Hurtubise was a fan favorite, known as “Herk” for Hercules, and there is a very real chance his death could have altered the future of auto racing.  Several major papers were already calling for an end to the Indy 500.  But he hung on day-after-day as the newspapers reported his progress.  Finally Herk seemed to turn the corner and doctors began rebuilding his body with skin grafts.  They asked how he wanted his hands shaped, the grafts allowing for little movement once the hands were formed.  "Just make 'em so I can hold a steering wheel," he said.

Herk would somehow be back to start the ’65 Champ Car season with a fourth at Phoenix and would qualify for the Indy 500.  But he would never win another Indy car race.  He did, however, win the Atlanta 500 in 1966.

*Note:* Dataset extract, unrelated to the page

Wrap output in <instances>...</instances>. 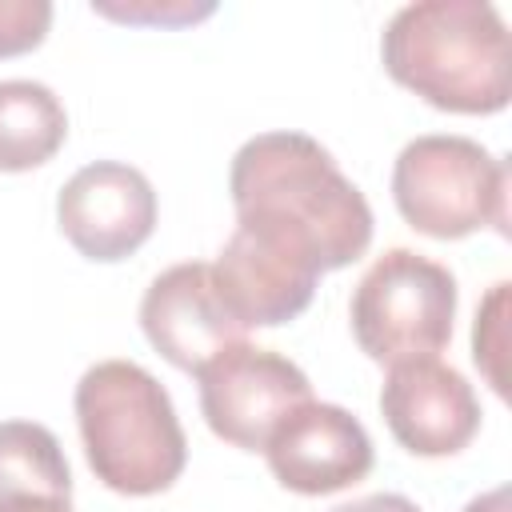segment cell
I'll list each match as a JSON object with an SVG mask.
<instances>
[{"label": "cell", "instance_id": "cell-1", "mask_svg": "<svg viewBox=\"0 0 512 512\" xmlns=\"http://www.w3.org/2000/svg\"><path fill=\"white\" fill-rule=\"evenodd\" d=\"M236 220L300 240L324 272L348 268L372 244V208L336 168L332 152L304 132H260L228 168Z\"/></svg>", "mask_w": 512, "mask_h": 512}, {"label": "cell", "instance_id": "cell-2", "mask_svg": "<svg viewBox=\"0 0 512 512\" xmlns=\"http://www.w3.org/2000/svg\"><path fill=\"white\" fill-rule=\"evenodd\" d=\"M380 60L400 88L440 112L492 116L512 100L508 28L484 0H420L400 8L380 36Z\"/></svg>", "mask_w": 512, "mask_h": 512}, {"label": "cell", "instance_id": "cell-3", "mask_svg": "<svg viewBox=\"0 0 512 512\" xmlns=\"http://www.w3.org/2000/svg\"><path fill=\"white\" fill-rule=\"evenodd\" d=\"M80 444L96 480L120 496L168 492L184 464L188 440L164 384L136 360L92 364L72 396Z\"/></svg>", "mask_w": 512, "mask_h": 512}, {"label": "cell", "instance_id": "cell-4", "mask_svg": "<svg viewBox=\"0 0 512 512\" xmlns=\"http://www.w3.org/2000/svg\"><path fill=\"white\" fill-rule=\"evenodd\" d=\"M392 200L408 228L464 240L480 228L508 236V164L468 136H416L392 164Z\"/></svg>", "mask_w": 512, "mask_h": 512}, {"label": "cell", "instance_id": "cell-5", "mask_svg": "<svg viewBox=\"0 0 512 512\" xmlns=\"http://www.w3.org/2000/svg\"><path fill=\"white\" fill-rule=\"evenodd\" d=\"M352 336L376 364L424 360L448 348L456 320V276L412 248H388L352 288Z\"/></svg>", "mask_w": 512, "mask_h": 512}, {"label": "cell", "instance_id": "cell-6", "mask_svg": "<svg viewBox=\"0 0 512 512\" xmlns=\"http://www.w3.org/2000/svg\"><path fill=\"white\" fill-rule=\"evenodd\" d=\"M196 384L208 428L244 452H264L276 424L312 400V384L300 364L248 340L196 368Z\"/></svg>", "mask_w": 512, "mask_h": 512}, {"label": "cell", "instance_id": "cell-7", "mask_svg": "<svg viewBox=\"0 0 512 512\" xmlns=\"http://www.w3.org/2000/svg\"><path fill=\"white\" fill-rule=\"evenodd\" d=\"M320 276L324 268L300 240L244 220H236V232L212 264V280L244 332L296 320L312 304Z\"/></svg>", "mask_w": 512, "mask_h": 512}, {"label": "cell", "instance_id": "cell-8", "mask_svg": "<svg viewBox=\"0 0 512 512\" xmlns=\"http://www.w3.org/2000/svg\"><path fill=\"white\" fill-rule=\"evenodd\" d=\"M64 240L96 264L128 260L156 228V192L148 176L120 160H96L72 172L56 196Z\"/></svg>", "mask_w": 512, "mask_h": 512}, {"label": "cell", "instance_id": "cell-9", "mask_svg": "<svg viewBox=\"0 0 512 512\" xmlns=\"http://www.w3.org/2000/svg\"><path fill=\"white\" fill-rule=\"evenodd\" d=\"M380 412L396 444L424 460L456 456L480 432L472 384L436 356L392 364L380 388Z\"/></svg>", "mask_w": 512, "mask_h": 512}, {"label": "cell", "instance_id": "cell-10", "mask_svg": "<svg viewBox=\"0 0 512 512\" xmlns=\"http://www.w3.org/2000/svg\"><path fill=\"white\" fill-rule=\"evenodd\" d=\"M264 456L276 484L300 496L344 492L360 484L376 460L364 424L348 408L324 400H308L288 412L268 436Z\"/></svg>", "mask_w": 512, "mask_h": 512}, {"label": "cell", "instance_id": "cell-11", "mask_svg": "<svg viewBox=\"0 0 512 512\" xmlns=\"http://www.w3.org/2000/svg\"><path fill=\"white\" fill-rule=\"evenodd\" d=\"M140 328L172 368L192 376L212 356L244 340V328L228 312L212 280V264L204 260L172 264L148 284L140 300Z\"/></svg>", "mask_w": 512, "mask_h": 512}, {"label": "cell", "instance_id": "cell-12", "mask_svg": "<svg viewBox=\"0 0 512 512\" xmlns=\"http://www.w3.org/2000/svg\"><path fill=\"white\" fill-rule=\"evenodd\" d=\"M68 140V112L40 80H0V172H32Z\"/></svg>", "mask_w": 512, "mask_h": 512}, {"label": "cell", "instance_id": "cell-13", "mask_svg": "<svg viewBox=\"0 0 512 512\" xmlns=\"http://www.w3.org/2000/svg\"><path fill=\"white\" fill-rule=\"evenodd\" d=\"M20 496H72V472L44 424L0 420V504Z\"/></svg>", "mask_w": 512, "mask_h": 512}, {"label": "cell", "instance_id": "cell-14", "mask_svg": "<svg viewBox=\"0 0 512 512\" xmlns=\"http://www.w3.org/2000/svg\"><path fill=\"white\" fill-rule=\"evenodd\" d=\"M92 12L136 28H188L216 12L212 0H92Z\"/></svg>", "mask_w": 512, "mask_h": 512}, {"label": "cell", "instance_id": "cell-15", "mask_svg": "<svg viewBox=\"0 0 512 512\" xmlns=\"http://www.w3.org/2000/svg\"><path fill=\"white\" fill-rule=\"evenodd\" d=\"M504 308H508V284H496L484 304L476 308V324H472V360L480 364V372L488 376V384L504 396L508 384H504V368H500V356H504Z\"/></svg>", "mask_w": 512, "mask_h": 512}, {"label": "cell", "instance_id": "cell-16", "mask_svg": "<svg viewBox=\"0 0 512 512\" xmlns=\"http://www.w3.org/2000/svg\"><path fill=\"white\" fill-rule=\"evenodd\" d=\"M48 28H52L48 0H0V60L40 48Z\"/></svg>", "mask_w": 512, "mask_h": 512}, {"label": "cell", "instance_id": "cell-17", "mask_svg": "<svg viewBox=\"0 0 512 512\" xmlns=\"http://www.w3.org/2000/svg\"><path fill=\"white\" fill-rule=\"evenodd\" d=\"M332 512H420V508L400 492H376V496H360L352 504H340Z\"/></svg>", "mask_w": 512, "mask_h": 512}, {"label": "cell", "instance_id": "cell-18", "mask_svg": "<svg viewBox=\"0 0 512 512\" xmlns=\"http://www.w3.org/2000/svg\"><path fill=\"white\" fill-rule=\"evenodd\" d=\"M0 512H72L68 496H20L0 504Z\"/></svg>", "mask_w": 512, "mask_h": 512}]
</instances>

RICHIE GINTHER IN THE FORD GT40
Oh yeah.  Le Mans is being run this this weekend too and my most vivid of that race dates back to 1964 as well.  Le Mans came several weeks after Milwaukee back then.  It was the first year for Ford to challenge Ferrari, which had won the race four years in a row.  It’s a story well told by A. J. Baime in his book Go Like Hell: Ford, Ferrari, and Their Battle for Speed and Glory at Le Mans.  The start and finish was being shown live on Detroit TV and I was watching the tiny black-and-white television in my parent’s room.  At the time they still did the  famous Le Mans start, were drivers stood on one side of the track and ran to their cars at 4 p.m., jumped in and pulled away.  As expected, John Surtees led the first lap in a Ferrari.  By the second lap the announcers were screaming.  There were only a couple of cameras around the track and the announcers were getting their information by telephone, the cars long past the reporter’s position by the time their information was relayed to viewers.  Suddenly there was Richie Ginther, storming onto the front stretch.  Even in B&W it was a beautiful car, the white GT40 with the blue hood -- America's racing colors.  Just like my slot car.  Shortly thereafter the coverage was over and I had to wait 24 hours to find out the Fords had long since gone to hell, except for a lone Cobra that won the GT class and finished fourth overall driven by Dan Gurney.  It would be another couple of years until Ford was able to top Ferrari overall, but it will always be the first year I remember most.